[start THE DATA]
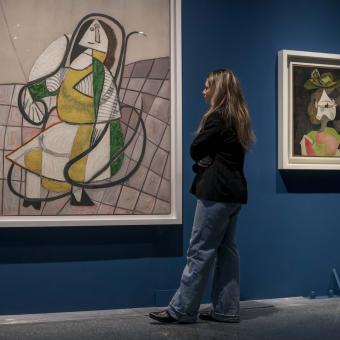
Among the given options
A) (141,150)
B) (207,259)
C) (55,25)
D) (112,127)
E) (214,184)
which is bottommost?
(207,259)

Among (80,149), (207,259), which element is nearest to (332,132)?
(207,259)

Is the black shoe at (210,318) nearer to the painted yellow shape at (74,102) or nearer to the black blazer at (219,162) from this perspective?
the black blazer at (219,162)

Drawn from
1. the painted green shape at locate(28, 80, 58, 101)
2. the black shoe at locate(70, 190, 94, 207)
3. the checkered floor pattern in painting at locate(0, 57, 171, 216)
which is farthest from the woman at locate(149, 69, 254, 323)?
the painted green shape at locate(28, 80, 58, 101)

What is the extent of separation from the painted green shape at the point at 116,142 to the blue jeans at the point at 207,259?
47 cm

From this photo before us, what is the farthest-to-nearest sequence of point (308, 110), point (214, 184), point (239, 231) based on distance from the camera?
1. point (308, 110)
2. point (239, 231)
3. point (214, 184)

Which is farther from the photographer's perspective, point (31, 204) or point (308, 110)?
point (308, 110)

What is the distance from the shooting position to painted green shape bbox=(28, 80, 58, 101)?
2.61m

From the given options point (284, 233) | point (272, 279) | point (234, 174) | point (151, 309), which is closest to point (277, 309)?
point (272, 279)

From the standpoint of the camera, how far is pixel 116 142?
2729mm

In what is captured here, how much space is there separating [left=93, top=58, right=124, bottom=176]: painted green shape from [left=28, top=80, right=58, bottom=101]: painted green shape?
0.22m

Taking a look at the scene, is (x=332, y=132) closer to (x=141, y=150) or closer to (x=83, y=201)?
(x=141, y=150)

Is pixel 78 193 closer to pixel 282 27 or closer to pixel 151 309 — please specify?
pixel 151 309

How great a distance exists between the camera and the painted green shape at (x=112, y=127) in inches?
106

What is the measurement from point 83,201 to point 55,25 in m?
0.82
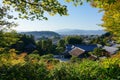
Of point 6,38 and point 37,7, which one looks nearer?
point 37,7

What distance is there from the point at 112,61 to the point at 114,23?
7281 mm

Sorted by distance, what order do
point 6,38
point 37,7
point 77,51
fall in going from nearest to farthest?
point 37,7, point 6,38, point 77,51

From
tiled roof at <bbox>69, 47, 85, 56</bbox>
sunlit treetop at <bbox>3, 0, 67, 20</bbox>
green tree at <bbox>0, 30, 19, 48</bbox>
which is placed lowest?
tiled roof at <bbox>69, 47, 85, 56</bbox>

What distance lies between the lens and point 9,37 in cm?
1953

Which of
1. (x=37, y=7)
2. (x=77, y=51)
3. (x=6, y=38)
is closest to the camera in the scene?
(x=37, y=7)

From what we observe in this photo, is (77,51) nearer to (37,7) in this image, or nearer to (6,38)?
(6,38)

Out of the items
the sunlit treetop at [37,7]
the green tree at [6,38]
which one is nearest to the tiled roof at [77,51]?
the green tree at [6,38]

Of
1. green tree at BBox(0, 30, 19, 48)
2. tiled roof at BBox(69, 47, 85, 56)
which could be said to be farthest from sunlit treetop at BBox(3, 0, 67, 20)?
tiled roof at BBox(69, 47, 85, 56)

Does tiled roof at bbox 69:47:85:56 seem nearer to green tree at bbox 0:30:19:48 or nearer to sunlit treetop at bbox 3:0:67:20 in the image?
green tree at bbox 0:30:19:48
[end THE DATA]
● SET TASK:
Only the lines from the one containing "Taking a look" through the last line of the entries above belong in the copy; reproduce them exactly and drop every picture.

● OUTPUT BELOW:
Taking a look at the scene, is (x=332, y=132) closer to (x=141, y=150) or closer to (x=83, y=201)?
(x=141, y=150)

Is pixel 78 193 closer to pixel 282 27 or closer to pixel 151 309 — please specify?
pixel 151 309

How great a distance exists between the camera and the painted green shape at (x=112, y=127) in inches?
106

What is the measurement from point 83,201 to point 55,25 in m?
0.82
Of point 6,38 and point 37,7, which one looks nearer?
point 37,7

What distance is there from the point at 112,61 to the point at 114,23?
7281 mm

Sorted by distance, what order do
point 6,38
point 37,7
point 77,51
fall in going from nearest to farthest?
point 37,7, point 6,38, point 77,51

From
tiled roof at <bbox>69, 47, 85, 56</bbox>
sunlit treetop at <bbox>3, 0, 67, 20</bbox>
green tree at <bbox>0, 30, 19, 48</bbox>
which is placed lowest?
tiled roof at <bbox>69, 47, 85, 56</bbox>

What distance lies between the lens and point 9,37 in cm?
1953

Which of
1. (x=37, y=7)
2. (x=77, y=51)
3. (x=6, y=38)
is closest to the camera in the scene?
(x=37, y=7)

From what we observe in this photo, is (77,51) nearer to (37,7) in this image, or nearer to (6,38)?
(6,38)

Out of the items
the sunlit treetop at [37,7]
the green tree at [6,38]
which one is nearest to the tiled roof at [77,51]?
the green tree at [6,38]

Of
1. green tree at BBox(0, 30, 19, 48)
2. tiled roof at BBox(69, 47, 85, 56)
which could be said to be farthest from sunlit treetop at BBox(3, 0, 67, 20)?
tiled roof at BBox(69, 47, 85, 56)

Does tiled roof at bbox 69:47:85:56 seem nearer to green tree at bbox 0:30:19:48 or nearer to sunlit treetop at bbox 3:0:67:20 in the image?
green tree at bbox 0:30:19:48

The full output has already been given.